Work order: From the opening line of the records through the line bearing "Rocky Horror Picture", set down every line exactly.

Task data:
+ + + + +

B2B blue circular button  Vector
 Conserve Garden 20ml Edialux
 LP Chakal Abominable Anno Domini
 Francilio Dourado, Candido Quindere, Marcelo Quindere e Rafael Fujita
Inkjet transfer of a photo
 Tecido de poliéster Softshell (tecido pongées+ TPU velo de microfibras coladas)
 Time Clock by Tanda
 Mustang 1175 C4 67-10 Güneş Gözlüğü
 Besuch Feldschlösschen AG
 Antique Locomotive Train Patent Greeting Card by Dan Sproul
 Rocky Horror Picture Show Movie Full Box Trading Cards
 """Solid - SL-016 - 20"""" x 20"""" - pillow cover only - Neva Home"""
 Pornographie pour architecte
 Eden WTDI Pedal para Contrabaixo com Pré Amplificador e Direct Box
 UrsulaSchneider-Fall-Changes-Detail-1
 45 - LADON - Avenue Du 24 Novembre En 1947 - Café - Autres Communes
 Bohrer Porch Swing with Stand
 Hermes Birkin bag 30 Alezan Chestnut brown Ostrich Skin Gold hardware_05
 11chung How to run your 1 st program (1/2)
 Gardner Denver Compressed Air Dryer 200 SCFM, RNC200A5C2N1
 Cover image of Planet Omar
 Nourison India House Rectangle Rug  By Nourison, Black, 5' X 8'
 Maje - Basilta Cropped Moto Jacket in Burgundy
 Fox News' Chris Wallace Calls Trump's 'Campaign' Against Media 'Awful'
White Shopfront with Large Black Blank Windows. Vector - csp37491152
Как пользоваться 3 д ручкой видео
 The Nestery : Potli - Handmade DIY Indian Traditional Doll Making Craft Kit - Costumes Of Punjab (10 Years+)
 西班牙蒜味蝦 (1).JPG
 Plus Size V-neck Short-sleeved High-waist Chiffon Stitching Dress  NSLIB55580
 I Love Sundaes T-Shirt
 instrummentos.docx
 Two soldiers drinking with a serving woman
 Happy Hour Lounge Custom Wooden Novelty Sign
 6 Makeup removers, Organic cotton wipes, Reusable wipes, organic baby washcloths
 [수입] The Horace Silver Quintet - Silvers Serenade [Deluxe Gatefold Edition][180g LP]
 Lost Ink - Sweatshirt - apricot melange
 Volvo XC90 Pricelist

+ + + + +

Solved exercise:
B2B blue circular button  Vector
 Conserve Garden 20ml Edialux
 LP Chakal Abominable Anno Domini
 Francilio Dourado, Candido Quindere, Marcelo Quindere e Rafael Fujita
Inkjet transfer of a photo
 Tecido de poliéster Softshell (tecido pongées+ TPU velo de microfibras coladas)
 Time Clock by Tanda
 Mustang 1175 C4 67-10 Güneş Gözlüğü
 Besuch Feldschlösschen AG
 Antique Locomotive Train Patent Greeting Card by Dan Sproul
 Rocky Horror Picture Show Movie Full Box Trading Cards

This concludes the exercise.